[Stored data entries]
---------------

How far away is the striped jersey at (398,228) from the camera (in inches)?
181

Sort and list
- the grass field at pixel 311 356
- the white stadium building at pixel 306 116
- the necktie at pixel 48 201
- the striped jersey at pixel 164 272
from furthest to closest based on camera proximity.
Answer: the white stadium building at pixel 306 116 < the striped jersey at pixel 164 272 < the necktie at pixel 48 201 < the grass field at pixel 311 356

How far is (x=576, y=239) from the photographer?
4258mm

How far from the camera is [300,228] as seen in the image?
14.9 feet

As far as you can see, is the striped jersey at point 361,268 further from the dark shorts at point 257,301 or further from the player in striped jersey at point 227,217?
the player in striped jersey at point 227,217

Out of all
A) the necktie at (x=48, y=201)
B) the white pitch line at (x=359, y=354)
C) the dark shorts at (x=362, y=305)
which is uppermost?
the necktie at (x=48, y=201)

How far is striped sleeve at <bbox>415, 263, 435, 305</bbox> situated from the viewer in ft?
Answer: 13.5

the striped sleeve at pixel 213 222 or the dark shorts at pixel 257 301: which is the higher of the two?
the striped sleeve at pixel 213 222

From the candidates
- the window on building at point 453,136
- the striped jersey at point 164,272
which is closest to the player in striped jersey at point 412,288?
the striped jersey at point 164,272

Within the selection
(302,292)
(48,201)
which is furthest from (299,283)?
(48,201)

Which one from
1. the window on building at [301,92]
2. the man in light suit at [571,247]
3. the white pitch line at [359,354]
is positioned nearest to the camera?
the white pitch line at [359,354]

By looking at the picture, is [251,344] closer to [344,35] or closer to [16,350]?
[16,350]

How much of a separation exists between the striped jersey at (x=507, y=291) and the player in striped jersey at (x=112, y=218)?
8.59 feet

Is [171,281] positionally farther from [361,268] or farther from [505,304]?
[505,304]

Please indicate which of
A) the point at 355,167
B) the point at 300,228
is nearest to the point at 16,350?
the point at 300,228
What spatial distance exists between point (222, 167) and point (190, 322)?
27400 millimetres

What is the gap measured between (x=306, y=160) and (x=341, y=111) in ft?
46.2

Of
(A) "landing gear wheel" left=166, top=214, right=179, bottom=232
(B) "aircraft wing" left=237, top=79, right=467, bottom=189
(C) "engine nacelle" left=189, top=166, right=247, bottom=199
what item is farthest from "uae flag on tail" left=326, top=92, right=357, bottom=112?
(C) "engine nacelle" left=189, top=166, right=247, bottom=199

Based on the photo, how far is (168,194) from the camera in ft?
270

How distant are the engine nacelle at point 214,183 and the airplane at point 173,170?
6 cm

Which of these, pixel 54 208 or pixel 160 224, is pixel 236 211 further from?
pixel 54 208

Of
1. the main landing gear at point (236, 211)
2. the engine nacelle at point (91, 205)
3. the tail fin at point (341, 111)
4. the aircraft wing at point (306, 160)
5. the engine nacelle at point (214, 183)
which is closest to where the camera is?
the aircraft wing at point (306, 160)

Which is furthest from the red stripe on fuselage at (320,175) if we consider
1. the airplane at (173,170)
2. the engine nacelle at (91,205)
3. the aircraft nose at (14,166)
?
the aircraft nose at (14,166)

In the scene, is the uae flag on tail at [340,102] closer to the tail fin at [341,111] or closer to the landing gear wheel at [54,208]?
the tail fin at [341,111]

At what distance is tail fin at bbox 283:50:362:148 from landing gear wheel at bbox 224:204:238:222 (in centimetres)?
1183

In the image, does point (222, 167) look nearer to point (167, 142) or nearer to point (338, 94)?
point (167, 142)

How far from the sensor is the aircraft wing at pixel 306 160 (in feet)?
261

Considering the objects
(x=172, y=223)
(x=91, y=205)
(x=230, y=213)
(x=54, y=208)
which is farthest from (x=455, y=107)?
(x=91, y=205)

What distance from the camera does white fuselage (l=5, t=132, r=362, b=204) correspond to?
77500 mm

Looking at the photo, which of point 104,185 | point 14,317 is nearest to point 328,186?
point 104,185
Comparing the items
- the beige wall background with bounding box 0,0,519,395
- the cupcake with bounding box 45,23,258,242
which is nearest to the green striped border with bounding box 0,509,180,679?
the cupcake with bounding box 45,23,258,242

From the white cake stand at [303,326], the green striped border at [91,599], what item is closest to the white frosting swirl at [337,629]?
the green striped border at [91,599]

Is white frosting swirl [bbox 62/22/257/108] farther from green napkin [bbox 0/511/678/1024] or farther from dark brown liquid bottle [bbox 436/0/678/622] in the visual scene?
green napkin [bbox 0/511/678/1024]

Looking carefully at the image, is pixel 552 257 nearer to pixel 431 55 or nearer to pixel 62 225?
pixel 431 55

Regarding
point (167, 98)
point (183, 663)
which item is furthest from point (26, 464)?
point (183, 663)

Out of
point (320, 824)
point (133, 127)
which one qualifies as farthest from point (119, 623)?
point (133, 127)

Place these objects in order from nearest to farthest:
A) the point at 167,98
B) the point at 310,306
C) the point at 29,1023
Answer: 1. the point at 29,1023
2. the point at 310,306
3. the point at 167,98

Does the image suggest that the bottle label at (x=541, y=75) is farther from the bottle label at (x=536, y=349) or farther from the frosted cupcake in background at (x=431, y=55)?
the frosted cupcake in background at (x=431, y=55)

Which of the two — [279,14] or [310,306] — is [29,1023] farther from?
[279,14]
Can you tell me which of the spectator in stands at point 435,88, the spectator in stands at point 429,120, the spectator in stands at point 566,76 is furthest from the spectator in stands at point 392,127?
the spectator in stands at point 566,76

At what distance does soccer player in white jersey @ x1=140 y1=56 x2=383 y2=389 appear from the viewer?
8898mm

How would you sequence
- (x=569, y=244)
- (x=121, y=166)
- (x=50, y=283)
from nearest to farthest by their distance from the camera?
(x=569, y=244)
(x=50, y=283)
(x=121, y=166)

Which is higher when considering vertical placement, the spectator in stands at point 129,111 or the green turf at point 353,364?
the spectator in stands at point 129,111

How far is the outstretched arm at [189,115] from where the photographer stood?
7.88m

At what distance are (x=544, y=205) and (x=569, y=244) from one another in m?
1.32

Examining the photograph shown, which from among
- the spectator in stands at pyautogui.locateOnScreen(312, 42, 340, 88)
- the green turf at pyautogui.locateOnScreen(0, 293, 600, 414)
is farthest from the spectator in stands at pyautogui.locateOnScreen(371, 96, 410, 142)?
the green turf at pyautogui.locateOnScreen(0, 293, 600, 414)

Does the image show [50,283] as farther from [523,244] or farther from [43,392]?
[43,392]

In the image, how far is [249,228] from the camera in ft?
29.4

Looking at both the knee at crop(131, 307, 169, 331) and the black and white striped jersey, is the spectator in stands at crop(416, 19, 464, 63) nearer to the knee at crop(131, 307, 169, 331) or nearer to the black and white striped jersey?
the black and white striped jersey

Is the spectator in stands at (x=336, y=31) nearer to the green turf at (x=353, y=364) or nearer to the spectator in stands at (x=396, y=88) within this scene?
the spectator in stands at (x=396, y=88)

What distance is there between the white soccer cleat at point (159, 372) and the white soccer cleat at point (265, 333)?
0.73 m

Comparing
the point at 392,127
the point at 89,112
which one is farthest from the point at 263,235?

---------------

> What is being asked
Only the lines from the one that contains "At what distance are" through the last line should be repeated, each exactly as it stands, with both ends included.

> Worked solution
At what distance are (x=544, y=205) and (x=569, y=244) from one another in m?
1.32

Examining the photograph shown, which from among
- the spectator in stands at pyautogui.locateOnScreen(312, 42, 340, 88)
- the green turf at pyautogui.locateOnScreen(0, 293, 600, 414)
is farthest from the spectator in stands at pyautogui.locateOnScreen(371, 96, 410, 142)?
the green turf at pyautogui.locateOnScreen(0, 293, 600, 414)

Does the image show [50,283] as farther from [523,244] or farther from [43,392]?
[43,392]

In the image, how far is [249,228] from the camera in ft?
29.4

Looking at both the knee at crop(131, 307, 169, 331) and the black and white striped jersey, is the spectator in stands at crop(416, 19, 464, 63) nearer to the knee at crop(131, 307, 169, 331) or nearer to the black and white striped jersey?
the black and white striped jersey

Is the spectator in stands at (x=336, y=31) nearer to the green turf at (x=353, y=364) or nearer to the spectator in stands at (x=396, y=88) within this scene?
the spectator in stands at (x=396, y=88)

What distance is there between the white soccer cleat at point (159, 372) and the white soccer cleat at point (265, 333)?
0.73 m

Comparing
the point at 392,127
the point at 89,112
which one is farthest from the point at 263,235?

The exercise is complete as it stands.